## [WHAT NEEDS TO BE DONE]
Lay out the data from its first line through the line holding "<instances>", both included, as a Markdown table with the columns "Row" and "Line", skipping any blank lines.

** START **

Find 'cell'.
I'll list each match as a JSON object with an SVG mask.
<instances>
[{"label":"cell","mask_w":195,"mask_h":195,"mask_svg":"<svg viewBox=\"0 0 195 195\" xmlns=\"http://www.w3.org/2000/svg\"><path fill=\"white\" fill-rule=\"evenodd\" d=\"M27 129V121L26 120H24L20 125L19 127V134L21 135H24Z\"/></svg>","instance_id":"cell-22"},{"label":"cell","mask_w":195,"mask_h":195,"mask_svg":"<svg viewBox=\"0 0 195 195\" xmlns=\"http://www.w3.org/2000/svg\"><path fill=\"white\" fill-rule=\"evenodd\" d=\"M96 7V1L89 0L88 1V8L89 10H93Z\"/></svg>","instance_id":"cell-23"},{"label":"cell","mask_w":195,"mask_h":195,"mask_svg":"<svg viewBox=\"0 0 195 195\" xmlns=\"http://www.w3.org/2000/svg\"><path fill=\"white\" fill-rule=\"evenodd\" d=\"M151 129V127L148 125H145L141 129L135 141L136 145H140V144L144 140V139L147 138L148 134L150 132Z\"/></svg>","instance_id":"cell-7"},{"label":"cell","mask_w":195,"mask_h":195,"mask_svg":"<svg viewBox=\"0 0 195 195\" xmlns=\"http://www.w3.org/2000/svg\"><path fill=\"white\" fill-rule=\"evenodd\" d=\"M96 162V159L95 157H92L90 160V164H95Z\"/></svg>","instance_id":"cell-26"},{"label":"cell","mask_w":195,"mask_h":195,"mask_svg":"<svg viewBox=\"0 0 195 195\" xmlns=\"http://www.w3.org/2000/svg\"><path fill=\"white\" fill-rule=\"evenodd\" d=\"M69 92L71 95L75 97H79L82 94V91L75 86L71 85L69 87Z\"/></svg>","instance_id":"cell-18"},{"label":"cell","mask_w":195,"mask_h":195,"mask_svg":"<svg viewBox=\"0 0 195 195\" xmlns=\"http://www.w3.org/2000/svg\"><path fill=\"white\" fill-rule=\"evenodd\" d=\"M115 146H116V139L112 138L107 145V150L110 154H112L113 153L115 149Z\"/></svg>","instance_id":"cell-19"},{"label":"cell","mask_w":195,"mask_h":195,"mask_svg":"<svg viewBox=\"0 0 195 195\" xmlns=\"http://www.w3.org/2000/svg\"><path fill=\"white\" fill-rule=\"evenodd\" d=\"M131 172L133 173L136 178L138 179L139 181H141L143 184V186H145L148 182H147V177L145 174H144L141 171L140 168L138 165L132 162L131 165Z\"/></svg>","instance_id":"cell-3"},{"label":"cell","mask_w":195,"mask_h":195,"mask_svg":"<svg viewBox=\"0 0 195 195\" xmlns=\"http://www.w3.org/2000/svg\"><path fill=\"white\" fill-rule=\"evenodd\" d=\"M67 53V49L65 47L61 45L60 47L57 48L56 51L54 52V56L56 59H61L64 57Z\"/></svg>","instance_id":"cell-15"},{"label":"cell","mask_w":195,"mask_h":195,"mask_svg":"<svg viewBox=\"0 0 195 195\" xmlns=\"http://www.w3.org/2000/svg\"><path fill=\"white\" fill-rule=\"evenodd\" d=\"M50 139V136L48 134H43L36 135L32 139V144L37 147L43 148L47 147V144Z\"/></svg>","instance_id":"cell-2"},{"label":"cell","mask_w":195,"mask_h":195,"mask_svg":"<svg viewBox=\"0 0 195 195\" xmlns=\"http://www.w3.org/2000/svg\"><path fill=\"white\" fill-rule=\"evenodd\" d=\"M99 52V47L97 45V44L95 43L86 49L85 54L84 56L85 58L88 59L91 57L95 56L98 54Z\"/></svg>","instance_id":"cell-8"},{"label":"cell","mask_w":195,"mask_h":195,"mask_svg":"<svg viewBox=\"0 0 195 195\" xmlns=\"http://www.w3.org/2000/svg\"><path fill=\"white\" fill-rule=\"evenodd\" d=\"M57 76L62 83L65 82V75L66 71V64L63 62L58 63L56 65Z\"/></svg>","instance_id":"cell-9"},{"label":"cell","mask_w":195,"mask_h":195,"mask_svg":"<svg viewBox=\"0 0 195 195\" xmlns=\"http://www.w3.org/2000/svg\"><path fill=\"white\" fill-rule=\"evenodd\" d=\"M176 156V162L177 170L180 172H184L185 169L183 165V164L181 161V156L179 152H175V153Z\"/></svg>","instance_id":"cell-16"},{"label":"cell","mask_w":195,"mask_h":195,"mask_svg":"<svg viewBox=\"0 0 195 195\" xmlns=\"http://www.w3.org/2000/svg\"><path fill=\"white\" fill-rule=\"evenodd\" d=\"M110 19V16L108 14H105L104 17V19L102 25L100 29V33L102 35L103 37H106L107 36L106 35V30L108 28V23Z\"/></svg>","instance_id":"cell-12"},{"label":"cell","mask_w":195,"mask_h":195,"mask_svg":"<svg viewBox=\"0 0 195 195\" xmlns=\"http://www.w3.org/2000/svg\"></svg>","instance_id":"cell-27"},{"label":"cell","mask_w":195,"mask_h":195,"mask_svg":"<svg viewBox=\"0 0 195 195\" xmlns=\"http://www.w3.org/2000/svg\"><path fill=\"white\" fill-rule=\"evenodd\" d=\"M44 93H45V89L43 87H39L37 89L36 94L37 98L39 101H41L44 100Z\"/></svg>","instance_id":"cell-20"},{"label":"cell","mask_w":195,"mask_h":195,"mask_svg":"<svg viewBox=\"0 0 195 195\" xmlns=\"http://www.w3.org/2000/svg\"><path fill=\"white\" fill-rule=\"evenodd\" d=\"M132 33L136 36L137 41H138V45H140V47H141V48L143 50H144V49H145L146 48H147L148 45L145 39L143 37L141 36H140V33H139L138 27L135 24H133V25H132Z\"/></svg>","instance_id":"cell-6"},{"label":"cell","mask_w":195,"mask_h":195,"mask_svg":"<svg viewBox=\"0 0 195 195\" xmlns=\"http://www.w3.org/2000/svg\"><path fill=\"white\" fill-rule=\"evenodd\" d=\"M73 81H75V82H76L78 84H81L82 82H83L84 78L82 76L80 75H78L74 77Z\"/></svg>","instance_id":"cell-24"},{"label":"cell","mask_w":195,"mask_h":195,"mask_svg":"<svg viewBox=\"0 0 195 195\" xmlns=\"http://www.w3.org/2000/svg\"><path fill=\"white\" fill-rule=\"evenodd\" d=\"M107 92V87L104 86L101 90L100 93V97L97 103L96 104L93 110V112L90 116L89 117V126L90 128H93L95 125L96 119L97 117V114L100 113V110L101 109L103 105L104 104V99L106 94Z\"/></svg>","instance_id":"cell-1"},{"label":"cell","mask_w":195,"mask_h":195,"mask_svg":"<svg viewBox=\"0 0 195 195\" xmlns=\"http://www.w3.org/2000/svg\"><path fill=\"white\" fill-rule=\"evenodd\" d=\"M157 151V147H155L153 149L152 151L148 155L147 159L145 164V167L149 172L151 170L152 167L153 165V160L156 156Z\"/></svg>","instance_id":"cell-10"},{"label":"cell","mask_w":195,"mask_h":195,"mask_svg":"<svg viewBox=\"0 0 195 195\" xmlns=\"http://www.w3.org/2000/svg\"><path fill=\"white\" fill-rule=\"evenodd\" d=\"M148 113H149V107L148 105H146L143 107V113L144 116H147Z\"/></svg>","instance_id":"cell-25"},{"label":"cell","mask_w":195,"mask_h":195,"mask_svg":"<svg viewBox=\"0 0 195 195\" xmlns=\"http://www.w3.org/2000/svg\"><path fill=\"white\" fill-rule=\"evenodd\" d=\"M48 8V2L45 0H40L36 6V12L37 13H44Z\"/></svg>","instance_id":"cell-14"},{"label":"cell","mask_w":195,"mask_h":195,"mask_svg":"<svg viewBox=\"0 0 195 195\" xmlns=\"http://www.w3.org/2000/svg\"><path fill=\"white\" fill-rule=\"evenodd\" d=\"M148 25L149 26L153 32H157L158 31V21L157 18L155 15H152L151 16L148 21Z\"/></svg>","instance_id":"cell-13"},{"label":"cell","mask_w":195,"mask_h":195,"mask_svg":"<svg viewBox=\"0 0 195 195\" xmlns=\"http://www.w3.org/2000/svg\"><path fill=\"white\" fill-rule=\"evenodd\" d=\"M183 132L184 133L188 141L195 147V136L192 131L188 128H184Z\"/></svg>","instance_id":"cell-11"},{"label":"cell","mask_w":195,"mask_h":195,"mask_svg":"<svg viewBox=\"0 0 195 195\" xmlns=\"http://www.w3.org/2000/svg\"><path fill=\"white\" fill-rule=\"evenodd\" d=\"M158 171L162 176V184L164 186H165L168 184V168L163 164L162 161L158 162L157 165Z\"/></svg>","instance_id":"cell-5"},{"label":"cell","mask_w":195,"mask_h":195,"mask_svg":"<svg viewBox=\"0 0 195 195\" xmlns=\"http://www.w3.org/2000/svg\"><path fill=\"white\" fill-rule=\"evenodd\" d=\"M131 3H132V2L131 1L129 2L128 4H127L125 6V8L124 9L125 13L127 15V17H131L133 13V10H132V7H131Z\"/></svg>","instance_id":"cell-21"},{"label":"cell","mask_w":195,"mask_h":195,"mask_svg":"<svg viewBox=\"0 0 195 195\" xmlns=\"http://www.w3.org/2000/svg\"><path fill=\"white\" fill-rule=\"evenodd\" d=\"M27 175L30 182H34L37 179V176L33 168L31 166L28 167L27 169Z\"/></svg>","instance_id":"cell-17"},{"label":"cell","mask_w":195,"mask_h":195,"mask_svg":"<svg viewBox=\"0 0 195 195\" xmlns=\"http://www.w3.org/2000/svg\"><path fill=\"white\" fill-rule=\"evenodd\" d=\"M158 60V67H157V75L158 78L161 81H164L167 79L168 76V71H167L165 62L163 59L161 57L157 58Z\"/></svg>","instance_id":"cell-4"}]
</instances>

** END **

## [SOLVED PROBLEM]
| Row | Line |
|---|---|
| 1 | Find 'cell'. |
| 2 | I'll list each match as a JSON object with an SVG mask. |
| 3 | <instances> |